DATASET RECORDS START

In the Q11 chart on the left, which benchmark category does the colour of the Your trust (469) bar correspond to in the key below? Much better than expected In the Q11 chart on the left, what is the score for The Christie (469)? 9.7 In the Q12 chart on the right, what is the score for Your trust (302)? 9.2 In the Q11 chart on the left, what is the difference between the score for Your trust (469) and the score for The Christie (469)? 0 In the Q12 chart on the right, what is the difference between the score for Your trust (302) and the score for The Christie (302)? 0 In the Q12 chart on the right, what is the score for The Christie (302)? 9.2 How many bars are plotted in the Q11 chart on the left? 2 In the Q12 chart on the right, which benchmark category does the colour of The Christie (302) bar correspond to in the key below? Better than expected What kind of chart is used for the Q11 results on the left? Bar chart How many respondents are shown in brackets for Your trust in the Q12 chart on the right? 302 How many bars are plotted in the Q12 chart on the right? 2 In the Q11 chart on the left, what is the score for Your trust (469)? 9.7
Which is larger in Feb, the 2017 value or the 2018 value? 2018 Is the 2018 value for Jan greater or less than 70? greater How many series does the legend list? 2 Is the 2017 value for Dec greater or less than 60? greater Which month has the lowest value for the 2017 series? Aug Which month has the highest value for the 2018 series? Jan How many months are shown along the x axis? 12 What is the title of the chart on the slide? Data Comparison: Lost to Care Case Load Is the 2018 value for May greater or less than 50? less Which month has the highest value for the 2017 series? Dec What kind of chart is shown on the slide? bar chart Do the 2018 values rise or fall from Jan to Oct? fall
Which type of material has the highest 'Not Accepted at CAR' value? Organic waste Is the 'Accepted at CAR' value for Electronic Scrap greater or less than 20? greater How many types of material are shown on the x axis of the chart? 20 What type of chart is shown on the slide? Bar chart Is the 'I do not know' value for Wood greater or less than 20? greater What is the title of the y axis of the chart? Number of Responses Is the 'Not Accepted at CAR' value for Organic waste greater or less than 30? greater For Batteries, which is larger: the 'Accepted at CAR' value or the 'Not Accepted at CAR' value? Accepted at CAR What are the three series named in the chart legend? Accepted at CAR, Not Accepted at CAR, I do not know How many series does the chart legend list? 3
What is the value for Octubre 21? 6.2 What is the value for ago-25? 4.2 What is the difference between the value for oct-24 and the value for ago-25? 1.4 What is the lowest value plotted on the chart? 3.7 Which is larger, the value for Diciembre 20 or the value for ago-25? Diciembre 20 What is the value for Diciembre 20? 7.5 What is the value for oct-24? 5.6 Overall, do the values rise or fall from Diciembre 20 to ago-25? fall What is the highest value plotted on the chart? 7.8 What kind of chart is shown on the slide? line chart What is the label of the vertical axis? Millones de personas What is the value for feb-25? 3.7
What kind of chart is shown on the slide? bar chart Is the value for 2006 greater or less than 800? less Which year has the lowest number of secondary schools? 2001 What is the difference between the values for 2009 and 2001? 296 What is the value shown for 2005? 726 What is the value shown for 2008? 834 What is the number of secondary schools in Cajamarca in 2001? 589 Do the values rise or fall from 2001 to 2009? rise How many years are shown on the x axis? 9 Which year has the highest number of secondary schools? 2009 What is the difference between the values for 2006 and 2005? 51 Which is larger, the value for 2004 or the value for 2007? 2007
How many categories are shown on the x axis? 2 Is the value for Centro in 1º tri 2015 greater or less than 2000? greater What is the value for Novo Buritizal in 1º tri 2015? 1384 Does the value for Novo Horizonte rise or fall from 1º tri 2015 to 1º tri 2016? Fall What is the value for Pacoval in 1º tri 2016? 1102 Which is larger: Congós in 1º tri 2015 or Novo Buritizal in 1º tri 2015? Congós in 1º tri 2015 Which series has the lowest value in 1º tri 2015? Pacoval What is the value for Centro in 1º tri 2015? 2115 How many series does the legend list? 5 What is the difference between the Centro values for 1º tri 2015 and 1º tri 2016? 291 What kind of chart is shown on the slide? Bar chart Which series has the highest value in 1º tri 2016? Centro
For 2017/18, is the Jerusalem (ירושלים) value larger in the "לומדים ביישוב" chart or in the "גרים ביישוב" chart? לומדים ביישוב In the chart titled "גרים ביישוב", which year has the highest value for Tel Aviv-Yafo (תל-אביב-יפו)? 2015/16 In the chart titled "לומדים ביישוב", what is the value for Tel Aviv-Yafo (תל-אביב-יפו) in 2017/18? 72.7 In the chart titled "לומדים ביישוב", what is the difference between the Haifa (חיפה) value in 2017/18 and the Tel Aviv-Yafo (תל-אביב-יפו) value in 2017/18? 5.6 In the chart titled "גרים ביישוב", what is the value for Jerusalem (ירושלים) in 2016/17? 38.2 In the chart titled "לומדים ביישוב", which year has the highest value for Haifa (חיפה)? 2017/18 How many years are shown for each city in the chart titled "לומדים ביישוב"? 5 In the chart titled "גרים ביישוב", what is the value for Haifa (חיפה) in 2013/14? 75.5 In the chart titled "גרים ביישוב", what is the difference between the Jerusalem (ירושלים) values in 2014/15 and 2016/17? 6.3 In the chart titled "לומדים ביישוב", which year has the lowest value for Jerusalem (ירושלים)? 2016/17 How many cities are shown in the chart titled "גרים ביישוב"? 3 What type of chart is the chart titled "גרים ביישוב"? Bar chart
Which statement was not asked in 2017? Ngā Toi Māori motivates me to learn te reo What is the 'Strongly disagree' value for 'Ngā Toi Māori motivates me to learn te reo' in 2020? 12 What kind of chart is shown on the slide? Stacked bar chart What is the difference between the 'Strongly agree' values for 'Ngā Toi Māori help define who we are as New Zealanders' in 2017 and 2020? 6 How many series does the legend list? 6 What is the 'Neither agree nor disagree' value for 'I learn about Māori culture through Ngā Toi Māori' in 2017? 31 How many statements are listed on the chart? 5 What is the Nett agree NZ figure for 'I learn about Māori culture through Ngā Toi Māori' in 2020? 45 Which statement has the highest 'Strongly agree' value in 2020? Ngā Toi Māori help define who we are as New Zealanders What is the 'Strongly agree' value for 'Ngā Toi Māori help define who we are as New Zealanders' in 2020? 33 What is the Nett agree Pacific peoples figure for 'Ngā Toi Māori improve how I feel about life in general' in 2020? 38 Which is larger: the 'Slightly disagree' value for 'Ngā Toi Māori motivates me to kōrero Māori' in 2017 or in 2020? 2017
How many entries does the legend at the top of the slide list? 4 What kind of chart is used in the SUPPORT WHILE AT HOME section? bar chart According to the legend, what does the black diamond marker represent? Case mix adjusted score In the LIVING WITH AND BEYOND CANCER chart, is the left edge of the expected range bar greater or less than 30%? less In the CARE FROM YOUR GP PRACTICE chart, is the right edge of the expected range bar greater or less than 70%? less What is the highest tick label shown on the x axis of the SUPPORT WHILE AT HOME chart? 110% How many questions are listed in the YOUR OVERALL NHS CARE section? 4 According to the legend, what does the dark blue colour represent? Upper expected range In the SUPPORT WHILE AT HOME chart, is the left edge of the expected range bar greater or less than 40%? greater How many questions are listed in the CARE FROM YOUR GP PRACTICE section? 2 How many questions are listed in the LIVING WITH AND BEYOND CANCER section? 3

DATASET RECORDS END

GOAL OF THE EXERCISE: Recast the records above as a JSON list of strings, with one string for each line and any blank lines left out.

EXERCISE RESULT:
[
  "In the Q11 chart on the left, which benchmark category does the colour of the Your trust (469) bar correspond to in the key below? Much better than expected In the Q11 chart on the left, what is the score for The Christie (469)? 9.7 In the Q12 chart on the right, what is the score for Your trust (302)? 9.2 In the Q11 chart on the left, what is the difference between the score for Your trust (469) and the score for The Christie (469)? 0 In the Q12 chart on the right, what is the difference between the score for Your trust (302) and the score for The Christie (302)? 0 In the Q12 chart on the right, what is the score for The Christie (302)? 9.2 How many bars are plotted in the Q11 chart on the left? 2 In the Q12 chart on the right, which benchmark category does the colour of The Christie (302) bar correspond to in the key below? Better than expected What kind of chart is used for the Q11 results on the left? Bar chart How many respondents are shown in brackets for Your trust in the Q12 chart on the right? 302 How many bars are plotted in the Q12 chart on the right? 2 In the Q11 chart on the left, what is the score for Your trust (469)? 9.7",
  "Which is larger in Feb, the 2017 value or the 2018 value? 2018 Is the 2018 value for Jan greater or less than 70? greater How many series does the legend list? 2 Is the 2017 value for Dec greater or less than 60? greater Which month has the lowest value for the 2017 series? Aug Which month has the highest value for the 2018 series? Jan How many months are shown along the x axis? 12 What is the title of the chart on the slide? Data Comparison: Lost to Care Case Load Is the 2018 value for May greater or less than 50? less Which month has the highest value for the 2017 series? Dec What kind of chart is shown on the slide? bar chart Do the 2018 values rise or fall from Jan to Oct? fall",
  "Which type of material has the highest 'Not Accepted at CAR' value? Organic waste Is the 'Accepted at CAR' value for Electronic Scrap greater or less than 20? greater How many types of material are shown on the x axis of the chart? 20 What type of chart is shown on the slide? Bar chart Is the 'I do not know' value for Wood greater or less than 20? greater What is the title of the y axis of the chart? Number of Responses Is the 'Not Accepted at CAR' value for Organic waste greater or less than 30? greater For Batteries, which is larger: the 'Accepted at CAR' value or the 'Not Accepted at CAR' value? Accepted at CAR What are the three series named in the chart legend? Accepted at CAR, Not Accepted at CAR, I do not know How many series does the chart legend list? 3",
  "What is the value for Octubre 21? 6.2 What is the value for ago-25? 4.2 What is the difference between the value for oct-24 and the value for ago-25? 1.4 What is the lowest value plotted on the chart? 3.7 Which is larger, the value for Diciembre 20 or the value for ago-25? Diciembre 20 What is the value for Diciembre 20? 7.5 What is the value for oct-24? 5.6 Overall, do the values rise or fall from Diciembre 20 to ago-25? fall What is the highest value plotted on the chart? 7.8 What kind of chart is shown on the slide? line chart What is the label of the vertical axis? Millones de personas What is the value for feb-25? 3.7",
  "What kind of chart is shown on the slide? bar chart Is the value for 2006 greater or less than 800? less Which year has the lowest number of secondary schools? 2001 What is the difference between the values for 2009 and 2001? 296 What is the value shown for 2005? 726 What is the value shown for 2008? 834 What is the number of secondary schools in Cajamarca in 2001? 589 Do the values rise or fall from 2001 to 2009? rise How many years are shown on the x axis? 9 Which year has the highest number of secondary schools? 2009 What is the difference between the values for 2006 and 2005? 51 Which is larger, the value for 2004 or the value for 2007? 2007",
  "How many categories are shown on the x axis? 2 Is the value for Centro in 1º tri 2015 greater or less than 2000? greater What is the value for Novo Buritizal in 1º tri 2015? 1384 Does the value for Novo Horizonte rise or fall from 1º tri 2015 to 1º tri 2016? Fall What is the value for Pacoval in 1º tri 2016? 1102 Which is larger: Congós in 1º tri 2015 or Novo Buritizal in 1º tri 2015? Congós in 1º tri 2015 Which series has the lowest value in 1º tri 2015? Pacoval What is the value for Centro in 1º tri 2015? 2115 How many series does the legend list? 5 What is the difference between the Centro values for 1º tri 2015 and 1º tri 2016? 291 What kind of chart is shown on the slide? Bar chart Which series has the highest value in 1º tri 2016? Centro",
  "For 2017/18, is the Jerusalem (ירושלים) value larger in the \"לומדים ביישוב\" chart or in the \"גרים ביישוב\" chart? לומדים ביישוב In the chart titled \"גרים ביישוב\", which year has the highest value for Tel Aviv-Yafo (תל-אביב-יפו)? 2015/16 In the chart titled \"לומדים ביישוב\", what is the value for Tel Aviv-Yafo (תל-אביב-יפו) in 2017/18? 72.7 In the chart titled \"לומדים ביישוב\", what is the difference between the Haifa (חיפה) value in 2017/18 and the Tel Aviv-Yafo (תל-אביב-יפו) value in 2017/18? 5.6 In the chart titled \"גרים ביישוב\", what is the value for Jerusalem (ירושלים) in 2016/17? 38.2 In the chart titled \"לומדים ביישוב\", which year has the highest value for Haifa (חיפה)? 2017/18 How many years are shown for each city in the chart titled \"לומדים ביישוב\"? 5 In the chart titled \"גרים ביישוב\", what is the value for Haifa (חיפה) in 2013/14? 75.5 In the chart titled \"גרים ביישוב\", what is the difference between the Jerusalem (ירושלים) values in 2014/15 and 2016/17? 6.3 In the chart titled \"לומדים ביישוב\", which year has the lowest value for Jerusalem (ירושלים)? 2016/17 How many cities are shown in the chart titled \"גרים ביישוב\"? 3 What type of chart is the chart titled \"גרים ביישוב\"? Bar chart",
  "Which statement was not asked in 2017? Ngā Toi Māori motivates me to learn te reo What is the 'Strongly disagree' value for 'Ngā Toi Māori motivates me to learn te reo' in 2020? 12 What kind of chart is shown on the slide? Stacked bar chart What is the difference between the 'Strongly agree' values for 'Ngā Toi Māori help define who we are as New Zealanders' in 2017 and 2020? 6 How many series does the legend list? 6 What is the 'Neither agree nor disagree' value for 'I learn about Māori culture through Ngā Toi Māori' in 2017? 31 How many statements are listed on the chart? 5 What is the Nett agree NZ figure for 'I learn about Māori culture through Ngā Toi Māori' in 2020? 45 Which statement has the highest 'Strongly agree' value in 2020? Ngā Toi Māori help define who we are as New Zealanders What is the 'Strongly agree' value for 'Ngā Toi Māori help define who we are as New Zealanders' in 2020? 33 What is the Nett agree Pacific peoples figure for 'Ngā Toi Māori improve how I feel about life in general' in 2020? 38 Which is larger: the 'Slightly disagree' value for 'Ngā Toi Māori motivates me to kōrero Māori' in 2017 or in 2020? 2017",
  "How many entries does the legend at the top of the slide list? 4 What kind of chart is used in the SUPPORT WHILE AT HOME section? bar chart According to the legend, what does the black diamond marker represent? Case mix adjusted score In the LIVING WITH AND BEYOND CANCER chart, is the left edge of the expected range bar greater or less than 30%? less In the CARE FROM YOUR GP PRACTICE chart, is the right edge of the expected range bar greater or less than 70%? less What is the highest tick label shown on the x axis of the SUPPORT WHILE AT HOME chart? 110% How many questions are listed in the YOUR OVERALL NHS CARE section? 4 According to the legend, what does the dark blue colour represent? Upper expected range In the SUPPORT WHILE AT HOME chart, is the left edge of the expected range bar greater or less than 40%? greater How many questions are listed in the CARE FROM YOUR GP PRACTICE section? 2 How many questions are listed in the LIVING WITH AND BEYOND CANCER section? 3"
]